Pressemitteilung von Sabine Leidig,

"Ein Grube-Freund und Merkel-Vertrauter, der im Kanzleramt mit falscher Bahnpolitik befasst war als zusätzliches Mitglied im Bahnvorstand ist ein Fall von indirekter Korruption. Dass sich die SPD offenbar an der Postenschacherei beteiligt hat, zeigt die Verkommenheit der großen Koalition", sagt Sabine Leidig, Verkehrsexpertin der Fraktion DIE LINKE, mit Blick auf den geplanten Wechsel von Ronald Pofalla in den Bahnvorstand. Leidig weiter:




"Der geplante Wechsel von Pofalla zur Bahn zeigt, in welche absurde Richtung sich die Bahn in Deutschland entwickelt hat: Zwanzig Jahre nach der Bahnreform ist die Deutsche Bahn AG ein betriebswirtschaftlich orientierter und global operierender Konzern. Das Gemeinwohl bleibt auf der Strecke. Dafür ist Ronald Pofalla mitverantwortlich. Im Koalitionsvertrag wird ein (Teil-)Verkauf der DB Mobility Logistics AG ausdrücklich nicht ausgeschlossen - auch hier könnte Pofalla womöglich seine Finger im Spiel gehabt haben. Nun soll er als Cheflobbyist dafür sorgen, dass die Politik in Berlin und Brüssel der Entwicklung der DB AG zum profitorientierten Weltkonzern keine Steine in den Weg legt. Dies wird zu Lasten der Bahnfahrer, Steuerzahler und der Umwelt gehen. Das Gehalt als Bahnvorstand würde für etwa 25 Stellwerker reichen. Dort wäre es deutlich besser angelegt, um Sicherheit und Zuverlässigkeit des Schienenverkehrs zu gewährleisten. Die Bezüge von Vorstand und Aufsichtsrat sind übrigens seit 1991 bis 2012 um mehr als das Zehnfache gestiegen.

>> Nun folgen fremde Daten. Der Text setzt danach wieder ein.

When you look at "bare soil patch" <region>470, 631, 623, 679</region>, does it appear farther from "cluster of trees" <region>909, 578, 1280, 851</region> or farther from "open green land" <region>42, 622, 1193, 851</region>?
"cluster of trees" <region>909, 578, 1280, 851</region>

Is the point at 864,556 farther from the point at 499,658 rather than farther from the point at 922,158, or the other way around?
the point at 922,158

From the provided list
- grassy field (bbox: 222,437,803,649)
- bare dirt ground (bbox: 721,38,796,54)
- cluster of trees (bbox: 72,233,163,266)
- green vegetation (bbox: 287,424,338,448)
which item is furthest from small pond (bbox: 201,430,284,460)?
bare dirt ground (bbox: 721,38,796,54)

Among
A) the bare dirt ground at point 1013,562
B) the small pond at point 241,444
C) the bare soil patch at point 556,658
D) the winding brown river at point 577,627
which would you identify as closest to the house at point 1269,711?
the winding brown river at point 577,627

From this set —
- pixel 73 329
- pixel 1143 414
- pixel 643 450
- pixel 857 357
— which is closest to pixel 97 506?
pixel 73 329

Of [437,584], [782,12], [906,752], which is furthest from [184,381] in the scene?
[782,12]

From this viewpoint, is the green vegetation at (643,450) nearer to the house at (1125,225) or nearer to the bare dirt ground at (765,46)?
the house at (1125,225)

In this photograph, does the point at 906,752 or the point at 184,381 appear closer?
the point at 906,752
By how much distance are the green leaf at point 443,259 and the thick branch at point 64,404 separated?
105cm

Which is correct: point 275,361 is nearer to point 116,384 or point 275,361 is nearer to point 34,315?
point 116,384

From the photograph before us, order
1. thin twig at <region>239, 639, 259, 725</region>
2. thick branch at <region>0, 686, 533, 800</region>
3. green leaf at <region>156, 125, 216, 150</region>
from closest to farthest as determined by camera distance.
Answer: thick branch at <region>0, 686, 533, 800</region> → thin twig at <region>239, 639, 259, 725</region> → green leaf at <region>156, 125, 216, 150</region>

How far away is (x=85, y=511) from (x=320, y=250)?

Die drei Ziele der Bahnreform - den Marktanteil der Schiene zu erhöhen, die öffentlichen Ausgaben zu reduzieren und ein fahrgastfreundliches Unternehmen zu formen - wurden nicht erreicht, dafür aber unsinnige Prestigebauten wie Stuttgart 21 und für das Gesamtsystem wenig sinnvolle Hochgeschwindigkeitsstrecken. Die Bundesregierung als Vertreterin des Eigentümers aber hält sich raus oder unterstützt noch diesen destruktiven Kurs - sei es durch die Berufung von Aufsichtsratsmitgliedern, die keine Bahnfachkenntnisse mitbringen, durch falsche Investitionen oder fehlende Regulierung.

Der demokratische Einfluss auf die Bahn muss jetzt wieder gewährleistet werden: Kurzfristig durch die Neubesetzung eines starken Aufsichtsrates, der auch Einfluss auf den Vorstand nimmt. Mittelfristig durch eine neue Unternehmensform: Dazu eignet sich am besten eine Anstalt öffentlichen Rechts – mit entsprechend gut verankerter Beteiligung von Umweltgruppen und fortschrittlichen Verkehrs- und Fahrgastverbänden im Verwaltungsrat."